(STATED GOAL)
Retype the listing below without changes, starting at its first line and stopping after the line that contains "Answer: (x=313, y=11), (x=201, y=82), (x=227, y=273)".

··· SUPPLIED DATA

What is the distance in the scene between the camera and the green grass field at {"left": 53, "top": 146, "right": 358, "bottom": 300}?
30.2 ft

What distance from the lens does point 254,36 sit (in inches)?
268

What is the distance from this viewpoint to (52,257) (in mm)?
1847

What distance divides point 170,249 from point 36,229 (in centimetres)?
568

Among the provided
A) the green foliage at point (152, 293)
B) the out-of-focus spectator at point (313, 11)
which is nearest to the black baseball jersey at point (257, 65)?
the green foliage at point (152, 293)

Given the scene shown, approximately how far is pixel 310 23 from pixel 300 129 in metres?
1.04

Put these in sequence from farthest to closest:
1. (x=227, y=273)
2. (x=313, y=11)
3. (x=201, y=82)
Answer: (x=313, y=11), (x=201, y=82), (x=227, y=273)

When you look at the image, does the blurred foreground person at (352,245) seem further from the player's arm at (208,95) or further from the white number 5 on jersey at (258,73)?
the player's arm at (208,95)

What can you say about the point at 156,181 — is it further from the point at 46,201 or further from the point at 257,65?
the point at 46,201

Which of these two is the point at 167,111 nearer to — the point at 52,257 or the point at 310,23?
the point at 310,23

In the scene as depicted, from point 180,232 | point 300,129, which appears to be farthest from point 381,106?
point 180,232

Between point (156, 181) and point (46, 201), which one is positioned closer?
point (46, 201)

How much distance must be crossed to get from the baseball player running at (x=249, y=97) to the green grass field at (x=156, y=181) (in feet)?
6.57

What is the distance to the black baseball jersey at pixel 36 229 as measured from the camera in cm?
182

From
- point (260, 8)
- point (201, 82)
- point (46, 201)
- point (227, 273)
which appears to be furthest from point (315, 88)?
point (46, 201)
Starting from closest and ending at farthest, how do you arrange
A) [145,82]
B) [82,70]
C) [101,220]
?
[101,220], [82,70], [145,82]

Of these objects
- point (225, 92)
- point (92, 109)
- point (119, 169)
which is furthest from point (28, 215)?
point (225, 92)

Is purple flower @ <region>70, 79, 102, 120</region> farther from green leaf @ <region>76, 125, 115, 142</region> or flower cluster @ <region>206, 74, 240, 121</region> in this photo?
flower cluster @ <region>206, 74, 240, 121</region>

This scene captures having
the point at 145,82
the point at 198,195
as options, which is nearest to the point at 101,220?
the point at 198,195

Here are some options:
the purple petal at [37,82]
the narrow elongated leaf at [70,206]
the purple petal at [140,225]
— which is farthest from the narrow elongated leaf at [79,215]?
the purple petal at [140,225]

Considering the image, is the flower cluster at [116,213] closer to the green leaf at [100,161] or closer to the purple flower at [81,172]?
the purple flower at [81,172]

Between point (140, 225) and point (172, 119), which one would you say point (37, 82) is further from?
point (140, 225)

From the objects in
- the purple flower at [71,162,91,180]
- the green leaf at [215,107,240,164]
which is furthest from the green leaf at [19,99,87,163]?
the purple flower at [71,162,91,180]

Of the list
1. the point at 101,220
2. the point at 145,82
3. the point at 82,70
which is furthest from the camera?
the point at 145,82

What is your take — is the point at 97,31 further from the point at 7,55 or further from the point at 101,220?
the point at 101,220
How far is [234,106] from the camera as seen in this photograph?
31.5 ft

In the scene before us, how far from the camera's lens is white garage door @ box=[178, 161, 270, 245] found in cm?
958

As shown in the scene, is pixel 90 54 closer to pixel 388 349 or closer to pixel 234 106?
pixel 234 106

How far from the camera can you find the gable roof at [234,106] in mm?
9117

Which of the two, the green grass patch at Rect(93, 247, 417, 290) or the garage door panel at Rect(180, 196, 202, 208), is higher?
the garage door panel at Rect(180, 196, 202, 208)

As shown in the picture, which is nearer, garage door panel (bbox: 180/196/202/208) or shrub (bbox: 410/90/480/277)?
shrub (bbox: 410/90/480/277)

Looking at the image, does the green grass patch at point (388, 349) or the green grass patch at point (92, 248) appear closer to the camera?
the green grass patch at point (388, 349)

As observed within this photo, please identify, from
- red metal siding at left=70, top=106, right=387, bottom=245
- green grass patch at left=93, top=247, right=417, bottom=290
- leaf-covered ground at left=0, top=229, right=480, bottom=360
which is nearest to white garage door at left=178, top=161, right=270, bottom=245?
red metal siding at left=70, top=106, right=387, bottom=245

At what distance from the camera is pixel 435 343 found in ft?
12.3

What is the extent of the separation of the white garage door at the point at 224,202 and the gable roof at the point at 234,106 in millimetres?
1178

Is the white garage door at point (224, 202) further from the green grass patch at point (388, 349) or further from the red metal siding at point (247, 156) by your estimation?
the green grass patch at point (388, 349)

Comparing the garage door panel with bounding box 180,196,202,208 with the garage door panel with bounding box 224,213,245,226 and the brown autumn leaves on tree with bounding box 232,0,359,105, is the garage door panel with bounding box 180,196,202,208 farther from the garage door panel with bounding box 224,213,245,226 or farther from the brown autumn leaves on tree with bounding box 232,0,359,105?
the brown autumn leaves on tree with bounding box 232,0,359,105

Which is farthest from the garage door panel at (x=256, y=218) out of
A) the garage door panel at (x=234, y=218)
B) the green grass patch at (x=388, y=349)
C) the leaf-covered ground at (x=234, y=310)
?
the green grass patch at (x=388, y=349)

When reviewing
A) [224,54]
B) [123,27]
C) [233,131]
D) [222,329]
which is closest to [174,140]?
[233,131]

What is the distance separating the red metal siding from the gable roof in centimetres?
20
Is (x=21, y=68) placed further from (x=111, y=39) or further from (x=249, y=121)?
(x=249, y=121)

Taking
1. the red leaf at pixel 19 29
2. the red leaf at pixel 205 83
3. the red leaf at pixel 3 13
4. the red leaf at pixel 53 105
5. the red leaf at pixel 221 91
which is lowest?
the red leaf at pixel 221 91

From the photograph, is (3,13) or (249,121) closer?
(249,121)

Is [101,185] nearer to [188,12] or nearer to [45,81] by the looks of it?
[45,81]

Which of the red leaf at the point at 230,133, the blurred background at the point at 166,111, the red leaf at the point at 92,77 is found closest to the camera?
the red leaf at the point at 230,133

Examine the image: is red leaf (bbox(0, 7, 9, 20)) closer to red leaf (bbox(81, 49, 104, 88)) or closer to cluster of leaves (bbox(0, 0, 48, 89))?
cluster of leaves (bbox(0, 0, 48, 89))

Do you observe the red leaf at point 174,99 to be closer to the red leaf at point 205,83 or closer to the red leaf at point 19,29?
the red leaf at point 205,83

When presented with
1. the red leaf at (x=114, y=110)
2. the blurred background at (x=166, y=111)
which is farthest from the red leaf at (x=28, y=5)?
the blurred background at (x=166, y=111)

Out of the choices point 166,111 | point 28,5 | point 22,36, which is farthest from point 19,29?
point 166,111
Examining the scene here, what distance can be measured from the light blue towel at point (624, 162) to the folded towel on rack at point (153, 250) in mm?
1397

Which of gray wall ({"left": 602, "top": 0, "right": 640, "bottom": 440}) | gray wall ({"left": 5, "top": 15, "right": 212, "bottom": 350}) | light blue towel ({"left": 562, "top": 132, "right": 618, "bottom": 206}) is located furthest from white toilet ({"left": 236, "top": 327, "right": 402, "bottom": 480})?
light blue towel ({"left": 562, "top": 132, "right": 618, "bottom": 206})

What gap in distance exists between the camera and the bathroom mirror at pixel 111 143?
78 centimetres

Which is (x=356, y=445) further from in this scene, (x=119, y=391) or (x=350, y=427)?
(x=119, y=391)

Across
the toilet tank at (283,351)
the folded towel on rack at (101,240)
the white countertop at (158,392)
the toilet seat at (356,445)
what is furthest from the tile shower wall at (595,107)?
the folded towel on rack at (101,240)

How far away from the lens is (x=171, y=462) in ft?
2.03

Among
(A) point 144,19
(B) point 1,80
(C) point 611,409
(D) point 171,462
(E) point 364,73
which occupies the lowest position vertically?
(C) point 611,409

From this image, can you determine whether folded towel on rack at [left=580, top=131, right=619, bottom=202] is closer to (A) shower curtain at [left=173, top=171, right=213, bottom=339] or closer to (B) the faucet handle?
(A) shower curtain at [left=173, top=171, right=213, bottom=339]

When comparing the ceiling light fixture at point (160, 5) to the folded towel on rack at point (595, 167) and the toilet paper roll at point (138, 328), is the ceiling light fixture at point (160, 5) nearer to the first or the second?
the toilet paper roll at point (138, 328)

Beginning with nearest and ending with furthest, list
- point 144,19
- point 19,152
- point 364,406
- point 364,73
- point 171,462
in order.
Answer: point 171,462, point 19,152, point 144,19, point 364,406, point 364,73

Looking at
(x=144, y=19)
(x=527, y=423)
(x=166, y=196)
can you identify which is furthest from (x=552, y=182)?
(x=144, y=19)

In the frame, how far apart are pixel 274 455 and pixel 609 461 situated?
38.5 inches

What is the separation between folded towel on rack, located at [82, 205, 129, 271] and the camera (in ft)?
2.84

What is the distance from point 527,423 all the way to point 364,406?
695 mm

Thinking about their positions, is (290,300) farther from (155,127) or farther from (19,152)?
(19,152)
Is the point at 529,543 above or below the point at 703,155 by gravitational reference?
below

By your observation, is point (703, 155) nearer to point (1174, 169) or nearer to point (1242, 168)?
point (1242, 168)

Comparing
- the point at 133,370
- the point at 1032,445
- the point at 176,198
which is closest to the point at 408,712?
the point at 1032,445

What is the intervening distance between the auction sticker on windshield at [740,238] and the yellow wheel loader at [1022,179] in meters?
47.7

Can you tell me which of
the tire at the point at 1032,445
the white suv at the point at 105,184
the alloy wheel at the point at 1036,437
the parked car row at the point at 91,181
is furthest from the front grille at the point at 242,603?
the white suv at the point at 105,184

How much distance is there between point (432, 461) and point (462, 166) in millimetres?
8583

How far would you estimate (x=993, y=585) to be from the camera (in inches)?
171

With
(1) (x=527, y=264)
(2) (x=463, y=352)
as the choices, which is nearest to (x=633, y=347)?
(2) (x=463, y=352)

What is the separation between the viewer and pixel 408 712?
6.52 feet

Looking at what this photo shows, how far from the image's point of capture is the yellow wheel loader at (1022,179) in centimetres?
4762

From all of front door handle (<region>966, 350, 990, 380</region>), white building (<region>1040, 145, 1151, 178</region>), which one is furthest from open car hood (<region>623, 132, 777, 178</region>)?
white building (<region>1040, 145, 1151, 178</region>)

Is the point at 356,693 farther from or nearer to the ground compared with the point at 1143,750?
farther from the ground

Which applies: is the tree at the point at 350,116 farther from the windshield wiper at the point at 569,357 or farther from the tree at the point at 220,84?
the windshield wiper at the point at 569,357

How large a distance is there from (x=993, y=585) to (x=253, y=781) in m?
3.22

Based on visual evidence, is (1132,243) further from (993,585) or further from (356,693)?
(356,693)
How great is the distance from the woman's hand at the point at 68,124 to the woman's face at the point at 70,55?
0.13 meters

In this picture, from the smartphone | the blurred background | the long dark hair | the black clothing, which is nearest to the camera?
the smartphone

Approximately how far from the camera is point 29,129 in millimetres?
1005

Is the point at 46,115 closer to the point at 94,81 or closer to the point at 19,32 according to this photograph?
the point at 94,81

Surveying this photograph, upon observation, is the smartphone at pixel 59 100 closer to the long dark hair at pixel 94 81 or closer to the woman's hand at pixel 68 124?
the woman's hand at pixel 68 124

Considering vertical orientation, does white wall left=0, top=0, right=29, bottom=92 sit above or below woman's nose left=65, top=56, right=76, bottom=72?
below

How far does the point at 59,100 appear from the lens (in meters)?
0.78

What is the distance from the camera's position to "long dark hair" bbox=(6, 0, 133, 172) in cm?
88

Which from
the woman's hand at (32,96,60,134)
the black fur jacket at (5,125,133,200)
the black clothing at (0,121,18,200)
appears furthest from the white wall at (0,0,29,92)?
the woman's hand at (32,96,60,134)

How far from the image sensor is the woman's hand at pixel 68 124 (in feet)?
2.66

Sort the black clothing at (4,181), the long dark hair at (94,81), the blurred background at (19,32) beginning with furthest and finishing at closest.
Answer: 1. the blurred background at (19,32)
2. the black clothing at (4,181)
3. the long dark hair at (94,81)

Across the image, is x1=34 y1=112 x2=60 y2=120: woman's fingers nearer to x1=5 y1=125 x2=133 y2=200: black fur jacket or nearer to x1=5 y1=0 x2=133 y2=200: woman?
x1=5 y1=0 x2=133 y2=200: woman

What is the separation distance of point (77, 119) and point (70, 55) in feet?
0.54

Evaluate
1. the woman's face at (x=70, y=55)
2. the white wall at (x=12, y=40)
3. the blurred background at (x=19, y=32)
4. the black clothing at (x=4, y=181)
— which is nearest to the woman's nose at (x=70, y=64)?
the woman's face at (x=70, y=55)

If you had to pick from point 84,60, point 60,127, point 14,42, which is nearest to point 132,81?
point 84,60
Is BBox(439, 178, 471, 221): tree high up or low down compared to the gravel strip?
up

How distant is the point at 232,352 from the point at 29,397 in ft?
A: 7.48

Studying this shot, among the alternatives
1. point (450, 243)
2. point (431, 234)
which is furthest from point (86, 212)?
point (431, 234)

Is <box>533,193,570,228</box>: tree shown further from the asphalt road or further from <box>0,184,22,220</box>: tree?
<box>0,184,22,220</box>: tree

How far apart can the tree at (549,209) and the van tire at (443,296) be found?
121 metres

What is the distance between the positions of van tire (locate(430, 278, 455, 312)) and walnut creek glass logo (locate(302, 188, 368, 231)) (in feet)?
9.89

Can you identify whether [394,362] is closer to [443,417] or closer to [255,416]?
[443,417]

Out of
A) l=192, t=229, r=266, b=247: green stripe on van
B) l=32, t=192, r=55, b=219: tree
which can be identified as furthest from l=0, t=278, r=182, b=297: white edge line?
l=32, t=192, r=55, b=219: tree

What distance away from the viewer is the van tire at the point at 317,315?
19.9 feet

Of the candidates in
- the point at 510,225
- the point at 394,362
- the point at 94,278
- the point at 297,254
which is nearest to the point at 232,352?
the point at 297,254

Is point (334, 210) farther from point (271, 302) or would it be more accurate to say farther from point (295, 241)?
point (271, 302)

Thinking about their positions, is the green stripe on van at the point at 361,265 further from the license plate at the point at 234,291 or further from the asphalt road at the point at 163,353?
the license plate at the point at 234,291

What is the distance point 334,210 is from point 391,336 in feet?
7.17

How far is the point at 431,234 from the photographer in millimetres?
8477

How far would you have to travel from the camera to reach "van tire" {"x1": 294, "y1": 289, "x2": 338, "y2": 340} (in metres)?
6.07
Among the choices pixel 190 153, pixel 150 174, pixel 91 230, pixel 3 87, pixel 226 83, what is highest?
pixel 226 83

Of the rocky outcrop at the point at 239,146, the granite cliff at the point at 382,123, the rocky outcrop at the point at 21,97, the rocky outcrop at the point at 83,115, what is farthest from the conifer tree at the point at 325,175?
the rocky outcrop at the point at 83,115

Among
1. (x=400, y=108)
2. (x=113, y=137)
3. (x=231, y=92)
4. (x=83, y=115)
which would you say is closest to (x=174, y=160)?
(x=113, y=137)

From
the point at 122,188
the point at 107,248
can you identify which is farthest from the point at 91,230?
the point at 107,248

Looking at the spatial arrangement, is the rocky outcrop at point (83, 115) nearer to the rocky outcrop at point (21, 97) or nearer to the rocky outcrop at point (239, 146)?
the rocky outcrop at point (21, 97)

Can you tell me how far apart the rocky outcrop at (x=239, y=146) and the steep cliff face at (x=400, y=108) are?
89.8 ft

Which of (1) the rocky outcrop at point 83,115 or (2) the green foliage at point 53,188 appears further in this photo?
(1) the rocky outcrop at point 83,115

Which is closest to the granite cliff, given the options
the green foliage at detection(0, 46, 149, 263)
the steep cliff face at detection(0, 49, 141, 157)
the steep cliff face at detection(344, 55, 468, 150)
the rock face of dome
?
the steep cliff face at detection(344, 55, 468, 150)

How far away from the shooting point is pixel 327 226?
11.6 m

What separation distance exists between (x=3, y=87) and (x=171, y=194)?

······

(TASK RESPONSE)
What is the distance in the scene between the camera and the green grass field at {"left": 53, "top": 146, "right": 358, "bottom": 300}?
30.2 ft

What distance from the lens does point 254,36 sit (in inches)?
268

What is the distance from this viewpoint to (52,257) (in mm)?
1847

What distance divides point 170,249 from point 36,229 (in centimetres)?
568

Among the provided
A) the green foliage at point (152, 293)
B) the out-of-focus spectator at point (313, 11)
which is nearest to the black baseball jersey at point (257, 65)?
the green foliage at point (152, 293)

Given the scene shown, approximately how far is pixel 310 23 from pixel 300 129 in metres?
1.04

Put these in sequence from farthest to closest:
1. (x=227, y=273)
2. (x=313, y=11)
3. (x=201, y=82)
Answer: (x=313, y=11), (x=201, y=82), (x=227, y=273)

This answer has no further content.